Thursday, February 13, 2014

WHITE MEN DESTROY TREES, HOMES, STEAL LAND - THIS IS NOT NEWS - IT IS THE USUAL

 
Just as Africans helped Europeans and Americans to take millions of African people as slaves, so the governments of African countries are helping wealthy white men and their multi-millionaire corporations to destroy trees, homes, villages - even their cemeteries - and steal their land from African people today.
 
Phyllis Carter
 

We've featured the BBC series Why Poverty before, but this time we'll check our sarcasm at the door and share another really captivating episode, Land Rush.  Directed by Eli Cane, Land Rush explores "landgrabs" in Mali – the buying or leasing of big plots of land in developing nations by international or domestic companies, governments, and in some cases, extremely wealthy individuals.

The documentary charts the 600 million dollar project "Sosumar", which is a partnership between Mali's government, African Development Bank, Illovo Sugar (South Africa), and American agricultural developer Mima Nedelcovych's Louisiana-based consulting firm. Sosumar, began planning in 2000, and in 2010 the project has yet to fully take off.

The films details Nedelcovych's enthusiasm for creating a project that will promote sustainability and growth for Mali, while also illuminating the trepidation and unease of thousands of farm owners that will have to relinquish their land to the government to become sugar cane growers if they still want to farm the land that was once theirs.

 

Why Poverty: Land Grabs in Mali

 

A particularly haunting moment in the film features an elderly woman from Markala describing the experience of her land confiscation. Another community member recalls the destruction of their cemeteries before they were given the chance to relocate their loved ones' graves.
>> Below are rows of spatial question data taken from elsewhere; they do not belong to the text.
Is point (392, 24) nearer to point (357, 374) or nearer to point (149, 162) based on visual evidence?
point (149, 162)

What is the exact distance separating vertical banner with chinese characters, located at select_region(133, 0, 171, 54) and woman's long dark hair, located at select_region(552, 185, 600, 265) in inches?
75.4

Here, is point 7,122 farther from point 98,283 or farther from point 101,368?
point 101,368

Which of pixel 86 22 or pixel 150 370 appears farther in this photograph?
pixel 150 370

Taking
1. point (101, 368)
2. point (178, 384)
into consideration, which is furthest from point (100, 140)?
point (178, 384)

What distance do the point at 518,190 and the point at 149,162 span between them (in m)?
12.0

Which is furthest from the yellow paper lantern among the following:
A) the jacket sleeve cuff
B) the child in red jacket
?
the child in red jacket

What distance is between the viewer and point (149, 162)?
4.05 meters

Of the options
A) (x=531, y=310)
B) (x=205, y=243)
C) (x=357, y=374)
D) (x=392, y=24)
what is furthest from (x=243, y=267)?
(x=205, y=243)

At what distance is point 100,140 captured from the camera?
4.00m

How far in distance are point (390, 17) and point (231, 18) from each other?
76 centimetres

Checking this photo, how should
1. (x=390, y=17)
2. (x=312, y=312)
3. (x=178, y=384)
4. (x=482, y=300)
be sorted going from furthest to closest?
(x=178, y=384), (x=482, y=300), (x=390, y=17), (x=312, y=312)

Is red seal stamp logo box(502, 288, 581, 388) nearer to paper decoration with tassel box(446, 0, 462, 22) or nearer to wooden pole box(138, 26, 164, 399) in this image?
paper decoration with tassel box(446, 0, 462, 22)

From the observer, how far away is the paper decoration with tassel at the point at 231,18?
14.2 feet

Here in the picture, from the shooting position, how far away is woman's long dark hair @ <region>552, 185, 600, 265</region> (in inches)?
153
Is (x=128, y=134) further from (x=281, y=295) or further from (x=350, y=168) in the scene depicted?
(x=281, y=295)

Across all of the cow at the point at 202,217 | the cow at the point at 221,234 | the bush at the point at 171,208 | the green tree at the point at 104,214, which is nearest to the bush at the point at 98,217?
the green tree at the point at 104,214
However, the documentary is also effective at highlighting the complexities of the issues at hand. Explaining her experience with the film, Co-director Osvalde Levat states, "I also realized that sometimes the reality is less Manichean than I would like to think. For some, the sale of farmland is a new form of colonial dependence, for others it is the last resort to get out of entrenched and deepening poverty." The film is especially interesting as over the past year partners such as Illovo have withdrawn from the project because of the instability in Mali.

Contextualizing the film with the current reality in Mali, Co-director Hugo Berkeley notes that while some aspects of the Sosumar project seemed like they might have a positive impact on development, "recent events in Mali, linked in many ways to last-year's conflict in Libya, have moved the country into some nether-realm between a functioning and a failed state.

The Malians we follow in this story now find themselves in a hole from which it will be very difficult to extricate themselves."